About orphan designation
To be granted orphan designation in the EU, the new medicine must be for the treatment of a life-threatening or chronically debilitating condition that affects no more than five in 10,000 people in the EU and for which no satisfactory treatments exist or, where they do exist, the new medicine will be of significant benefit to those affected by that condition. It can also be granted if a new medicine is not expected to make a sufficient return to justify the investment. A confirmed designation as an orphan medicinal product within EU may confer benefits to the product, including a 10-year period of market exclusivity from similar products following marketing authorisation.
About Haemophilia B
Haemophilia B is caused by having substantially reduced or no factor IX activity, which is needed for normal blood clotting. The World Federation of Hemophilia estimates that approximately 28,000 people are currently diagnosed with haemophilia B worldwide.

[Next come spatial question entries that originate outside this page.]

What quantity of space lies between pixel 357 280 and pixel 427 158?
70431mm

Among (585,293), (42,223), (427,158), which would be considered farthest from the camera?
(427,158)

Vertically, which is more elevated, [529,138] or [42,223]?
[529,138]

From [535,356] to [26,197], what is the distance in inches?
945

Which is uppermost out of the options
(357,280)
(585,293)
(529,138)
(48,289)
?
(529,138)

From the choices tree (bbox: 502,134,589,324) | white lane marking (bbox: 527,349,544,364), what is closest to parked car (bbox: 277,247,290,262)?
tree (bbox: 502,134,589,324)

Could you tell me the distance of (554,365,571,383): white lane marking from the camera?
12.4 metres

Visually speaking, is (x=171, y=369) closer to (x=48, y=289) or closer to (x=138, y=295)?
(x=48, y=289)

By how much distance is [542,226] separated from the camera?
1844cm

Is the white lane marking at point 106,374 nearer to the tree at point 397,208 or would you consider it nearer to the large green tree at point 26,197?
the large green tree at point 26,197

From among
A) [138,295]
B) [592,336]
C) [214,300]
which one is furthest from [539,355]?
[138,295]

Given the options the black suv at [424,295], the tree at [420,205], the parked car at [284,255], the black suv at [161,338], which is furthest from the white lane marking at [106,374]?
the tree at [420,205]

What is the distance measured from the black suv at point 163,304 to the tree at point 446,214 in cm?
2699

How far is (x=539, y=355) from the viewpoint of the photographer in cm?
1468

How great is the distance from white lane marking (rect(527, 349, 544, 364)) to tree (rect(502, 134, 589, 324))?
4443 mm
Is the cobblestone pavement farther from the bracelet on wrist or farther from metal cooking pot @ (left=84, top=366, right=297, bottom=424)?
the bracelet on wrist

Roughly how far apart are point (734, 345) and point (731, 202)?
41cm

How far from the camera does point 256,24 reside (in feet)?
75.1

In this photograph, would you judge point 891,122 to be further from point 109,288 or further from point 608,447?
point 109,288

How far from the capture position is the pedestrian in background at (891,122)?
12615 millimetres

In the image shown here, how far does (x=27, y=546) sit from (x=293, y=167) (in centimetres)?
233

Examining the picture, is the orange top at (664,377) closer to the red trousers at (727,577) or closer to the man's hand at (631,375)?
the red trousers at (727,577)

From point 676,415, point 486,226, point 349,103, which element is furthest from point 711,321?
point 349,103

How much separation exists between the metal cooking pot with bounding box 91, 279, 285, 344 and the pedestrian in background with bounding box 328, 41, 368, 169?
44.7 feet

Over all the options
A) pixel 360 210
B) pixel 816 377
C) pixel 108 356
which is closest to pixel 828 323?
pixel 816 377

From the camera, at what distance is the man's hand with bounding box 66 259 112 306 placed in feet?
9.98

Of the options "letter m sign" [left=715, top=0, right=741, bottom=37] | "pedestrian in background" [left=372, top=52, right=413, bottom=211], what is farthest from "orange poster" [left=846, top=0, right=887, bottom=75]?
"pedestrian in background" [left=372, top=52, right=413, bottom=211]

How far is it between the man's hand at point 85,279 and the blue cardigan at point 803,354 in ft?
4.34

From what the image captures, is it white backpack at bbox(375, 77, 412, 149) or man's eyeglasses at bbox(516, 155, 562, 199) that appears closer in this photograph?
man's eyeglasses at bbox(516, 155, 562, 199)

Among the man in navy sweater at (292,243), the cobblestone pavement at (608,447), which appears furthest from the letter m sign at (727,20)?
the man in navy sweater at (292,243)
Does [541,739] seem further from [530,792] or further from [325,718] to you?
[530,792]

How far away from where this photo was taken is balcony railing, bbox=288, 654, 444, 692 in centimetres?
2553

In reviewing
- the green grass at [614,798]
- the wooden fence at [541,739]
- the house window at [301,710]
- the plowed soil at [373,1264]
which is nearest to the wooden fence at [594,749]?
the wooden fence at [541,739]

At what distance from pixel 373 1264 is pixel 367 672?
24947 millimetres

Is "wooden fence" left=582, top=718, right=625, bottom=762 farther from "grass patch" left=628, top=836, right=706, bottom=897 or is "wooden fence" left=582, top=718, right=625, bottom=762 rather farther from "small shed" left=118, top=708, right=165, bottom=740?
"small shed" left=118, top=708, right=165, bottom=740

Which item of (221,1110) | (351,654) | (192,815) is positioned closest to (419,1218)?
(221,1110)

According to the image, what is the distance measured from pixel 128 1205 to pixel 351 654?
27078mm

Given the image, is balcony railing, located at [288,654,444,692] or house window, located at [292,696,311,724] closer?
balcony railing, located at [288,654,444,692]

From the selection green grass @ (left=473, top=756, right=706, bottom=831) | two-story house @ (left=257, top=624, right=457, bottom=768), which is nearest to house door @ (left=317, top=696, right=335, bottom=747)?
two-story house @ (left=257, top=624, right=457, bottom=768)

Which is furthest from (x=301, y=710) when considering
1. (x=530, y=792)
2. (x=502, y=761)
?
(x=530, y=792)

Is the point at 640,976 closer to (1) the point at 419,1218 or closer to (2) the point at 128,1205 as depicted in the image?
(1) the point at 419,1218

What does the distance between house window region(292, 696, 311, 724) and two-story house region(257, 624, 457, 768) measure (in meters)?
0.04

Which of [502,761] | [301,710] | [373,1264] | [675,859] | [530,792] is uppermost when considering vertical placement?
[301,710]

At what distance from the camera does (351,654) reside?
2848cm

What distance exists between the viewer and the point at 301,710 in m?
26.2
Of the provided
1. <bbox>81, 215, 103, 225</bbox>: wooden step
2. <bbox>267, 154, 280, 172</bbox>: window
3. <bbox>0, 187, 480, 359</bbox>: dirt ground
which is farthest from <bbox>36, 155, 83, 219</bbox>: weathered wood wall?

People with haemophilia B may experience bleeding episodes in joints and muscles that cause pain, decreased mobility and irreversible joint damage. In the worst cases, these bleeding episodes can cause organ bleeds and life-threatening haemorrhages. Infusions of factor IX temporarily replace clotting factors necessary to resolve bleeding and, when used prophylactically, to prevent new bleeding episodes.1
Alprolix® (eftrenonacog alfa) is a recombinant clotting factor therapy developed for haemophilia B by fusing factor IX to the Fc portion of immunoglobulin G subclass 1, or IgG1 (a protein commonly found in the body). This enables Alprolix to use a naturally occurring pathway to prolong the time the therapy remains in the body. While Fc fusion has been used for more than 15 years, Sobi and Biogen are the first companies to utilise it in the treatment of haemophilia.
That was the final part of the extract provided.